Local Militia (England) Act 1812
- Parliament of the United Kingdom
- Long title: An Act for amending the Laws relating to the Local Militia in England.
- Citation: 52 Geo. 3. c. 38
- Territorial extent: United Kingdom

Dates
- Royal assent: 20 April 1812
- Commencement: 20 April 1812
- Repealed: 1 October 1921
- Amends: See § Repealed enactments
- Repeals/revokes: See § Repealed enactments
- Amended by: Local Militia (Scotland) Act 1812;
- Repealed by: Territorial Army and Militia Act 1921

Status: Repealed

Text of statute as originally enacted

= Local Militia (England) Act 1812 =

Act of the Parliament of the United Kingdom

The Local Militia (England) Act 1812 (52 Geo. 3. c. 38) was an act of the Parliament of the United Kingdom that consolidated enactments related to the local militia in England.

== Provisions ==
=== Repealed enactments ===
Section 1 of the act repealed 5 enactments, listed in that section. The repeal did not affect any commission already granted under the repealed acts, and persons to whom such commissions had been granted could act under this act as they might have acted under the former acts. The Local Militia already raised under the act of the forty-eighth year of the King's reign remained subject to the provisions of this act, and serjeants, corporals, drummers and private Local Militia men then serving were to continue to serve for the same length of time, and remain liable to the same penalties, as if this act had not been made.

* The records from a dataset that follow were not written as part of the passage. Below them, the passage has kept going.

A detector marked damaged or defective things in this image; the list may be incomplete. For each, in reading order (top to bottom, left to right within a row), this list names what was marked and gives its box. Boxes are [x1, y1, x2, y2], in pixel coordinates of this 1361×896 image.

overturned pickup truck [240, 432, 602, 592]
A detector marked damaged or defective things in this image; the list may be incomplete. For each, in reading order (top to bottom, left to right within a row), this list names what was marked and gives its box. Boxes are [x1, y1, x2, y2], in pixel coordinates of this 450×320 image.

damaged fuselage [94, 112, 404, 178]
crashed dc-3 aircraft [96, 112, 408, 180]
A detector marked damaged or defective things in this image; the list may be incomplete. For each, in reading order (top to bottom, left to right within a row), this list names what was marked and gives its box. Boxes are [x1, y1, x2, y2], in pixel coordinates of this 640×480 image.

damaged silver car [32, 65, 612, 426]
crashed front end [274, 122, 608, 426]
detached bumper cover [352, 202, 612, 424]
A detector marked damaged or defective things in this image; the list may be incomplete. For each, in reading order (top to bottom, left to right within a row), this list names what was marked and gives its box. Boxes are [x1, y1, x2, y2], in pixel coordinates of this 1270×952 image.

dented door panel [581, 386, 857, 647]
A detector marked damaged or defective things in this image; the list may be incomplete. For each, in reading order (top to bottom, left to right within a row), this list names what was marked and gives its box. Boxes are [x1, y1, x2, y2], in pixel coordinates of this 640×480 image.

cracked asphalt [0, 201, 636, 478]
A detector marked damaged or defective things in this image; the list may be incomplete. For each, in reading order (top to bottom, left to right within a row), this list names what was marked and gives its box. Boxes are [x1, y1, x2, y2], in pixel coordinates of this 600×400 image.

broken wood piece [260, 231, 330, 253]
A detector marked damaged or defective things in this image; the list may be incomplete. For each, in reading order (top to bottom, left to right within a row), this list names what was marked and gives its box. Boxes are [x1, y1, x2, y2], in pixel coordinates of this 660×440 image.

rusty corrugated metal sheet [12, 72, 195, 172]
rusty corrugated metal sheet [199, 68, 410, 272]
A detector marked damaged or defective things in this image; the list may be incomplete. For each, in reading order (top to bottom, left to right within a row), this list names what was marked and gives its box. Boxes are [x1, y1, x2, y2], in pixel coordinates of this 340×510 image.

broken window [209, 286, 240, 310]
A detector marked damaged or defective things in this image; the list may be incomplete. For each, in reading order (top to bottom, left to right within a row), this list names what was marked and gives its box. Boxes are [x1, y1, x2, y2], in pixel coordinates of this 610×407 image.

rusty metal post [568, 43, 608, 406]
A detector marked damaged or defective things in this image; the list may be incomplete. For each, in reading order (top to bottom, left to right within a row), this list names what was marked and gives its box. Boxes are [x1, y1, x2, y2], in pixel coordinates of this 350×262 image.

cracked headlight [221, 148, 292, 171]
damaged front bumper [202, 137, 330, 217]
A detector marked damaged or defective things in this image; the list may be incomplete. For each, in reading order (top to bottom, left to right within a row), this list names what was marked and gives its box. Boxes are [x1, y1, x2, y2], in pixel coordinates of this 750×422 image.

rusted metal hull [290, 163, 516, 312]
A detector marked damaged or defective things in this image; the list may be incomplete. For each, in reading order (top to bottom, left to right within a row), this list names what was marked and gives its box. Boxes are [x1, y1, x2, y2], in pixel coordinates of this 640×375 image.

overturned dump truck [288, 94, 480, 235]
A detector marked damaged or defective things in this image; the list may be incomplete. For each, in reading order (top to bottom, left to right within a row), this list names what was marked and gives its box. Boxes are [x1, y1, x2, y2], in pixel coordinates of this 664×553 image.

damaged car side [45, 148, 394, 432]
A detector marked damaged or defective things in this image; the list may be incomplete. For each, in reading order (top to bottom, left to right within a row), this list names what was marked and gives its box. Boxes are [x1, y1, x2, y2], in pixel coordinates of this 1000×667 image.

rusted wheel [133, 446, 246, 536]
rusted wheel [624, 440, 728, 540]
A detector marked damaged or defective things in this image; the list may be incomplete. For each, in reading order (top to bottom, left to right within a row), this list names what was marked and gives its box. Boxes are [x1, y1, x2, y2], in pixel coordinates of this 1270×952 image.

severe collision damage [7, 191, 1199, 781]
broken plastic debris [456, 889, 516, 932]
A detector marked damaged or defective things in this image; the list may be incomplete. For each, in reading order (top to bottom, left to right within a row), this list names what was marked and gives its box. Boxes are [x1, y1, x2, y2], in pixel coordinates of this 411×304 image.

| Citation | Short title | Description | Extent of repeal |
|---|---|---|---|
| 48 Geo. 3. c. 111 | Local Militia (England) Act 1808 | An Act for enabling His Majesty to establish a permanent Local Militia Force, under certain Restrictions, for the Defence of the Realm. | The whole act. |
| 49 Geo. 3. c. 40 | Local Militia (England) Act 1809 | An Act to amend and render more effectual an Act, passed in the last Session of Parliament, for enabling His Majesty to establish a permanent Local Militia Force, under certain Restrictions, for the Defence of the Realm. | The whole act. |
| 49 Geo. 3. c. 82 | Local Militia (Great Britain) Act 1809 | An Act to amend several Acts passed in the last and present Sessions of Parliament, relating to the Local Militia. | The whole act. |
| 49 Geo. 3. c. 129 | Militia (Great Britain) (No. 3) Act 1809 | An Act to prevent the enlisting of Local Militia Men into the Regular Militia of any other County or Stewartry than the county or Stewartry to which they belong. | The whole act. |
| 50 Geo. 3. c. 25 | Militia (Great Britain) (No. 2) Act 1810 | An Act to amend several Acts relating to the Local Militia of Great Britain. | So much as relates to the Local Militia. |

== Subsequent developments ==
The whole act was repealed by section 4 of, and the second schedule to, the Territorial Army and Militia Act 1921 (11 & 12 Geo. 5. c. 37), which came into force on 1 October 1921.